_Document passage_
Title: The Pentagon's doctored ledgers conceal epic waste
Source: Yahoo! News
URL Source: http://news.yahoo.com/special-repor ... waste-144950858--business.html
Published: Nov 18, 2013
Author: Scot J. Paltrow
Post Date: 2013-11-18 23:17:21 by X-15
Keywords: None
Views: 80
Comments: 3

LETTERKENNY ARMY DEPOT, Chambersburg, Pennsylvania (Reuters) - Linda Woodford spent the last 15 years of her career inserting phony numbers in the U.S. Department of Defense's accounts.

Every month until she retired in 2011, she says, the day came when the Navy would start dumping numbers on the Cleveland, Ohio, office of the Defense Finance and Accounting Service, the Pentagon's main accounting agency. Using the data they received, Woodford and her fellow DFAS accountants there set about preparing monthly reports to square the Navy's books with the U.S. Treasury's - a balancing-the-checkbook maneuver required of all the military services and other Pentagon agencies.

And every month, they encountered the same problem. Numbers were missing. Numbers were clearly wrong. Numbers came with no explanation of how the money had been spent or which congressional appropriation it came from. "A lot of times there were issues of numbers being inaccurate," Woodford says. "We didn't have the detail … for a lot of it."

The data flooded in just two days before deadline. As the clock ticked down, Woodford says, staff were able to resolve a lot of the false entries through hurried calls and emails to Navy personnel, but many mystery numbers remained. For those, Woodford and her colleagues were told by superiors to take "unsubstantiated change actions" - in other words, enter false numbers, commonly called "plugs," to make the Navy's totals match the Treasury's.

Jeff Yokel, who spent 17 years in senior positions in DFAS's Cleveland office before retiring in 2009, says supervisors were required to approve every "plug" - thousands a month. "If the amounts didn't balance, Treasury would hit it back to you," he says.

_Exercise tasks_
(1) In the article on the Pentagon's ledgers, what were the false numbers entered to make the Navy's totals match the Treasury's commonly called?
(2) Quote the article on the Pentagon's ledgers word for word, from "Title: The Pentagon's" up to and including "of Defense's accounts.".

_Supplied information_
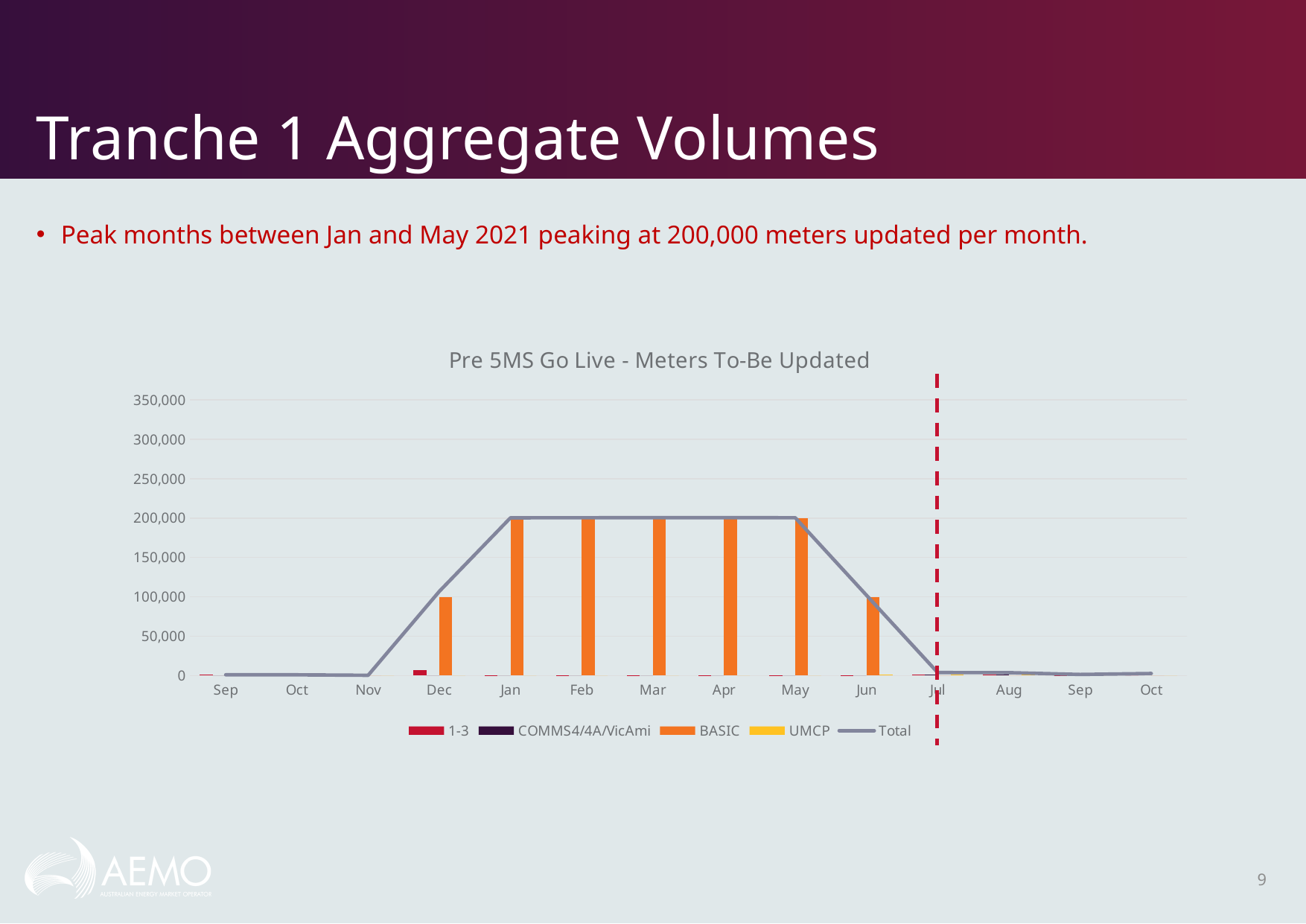
How many series does the chart legend list? 5 What is the title of the chart? Pre 5MS Go Live - Meters To-Be Updated Does the Total line rise or fall from May to Jul? fall Is the BASIC value for Dec greater or less than 150,000? less Which month has the larger BASIC value, Mar or Jun? Mar How many months are shown along the x axis of the chart? 14 What kind of chart is shown on the slide? Combined bar and line chart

_Task results_
(1) They were commonly called "plugs."

(2)
Title: The Pentagon's doctored ledgers conceal epic waste
Source: Yahoo! News
URL Source: http://news.yahoo.com/special-repor ... waste-144950858--business.html
Published: Nov 18, 2013
Author: Scot J. Paltrow
Post Date: 2013-11-18 23:17:21 by X-15
Keywords: None
Views: 80
Comments: 3

LETTERKENNY ARMY DEPOT, Chambersburg, Pennsylvania (Reuters) - Linda Woodford spent the last 15 years of her career inserting phony numbers in the U.S. Department of Defense's accounts.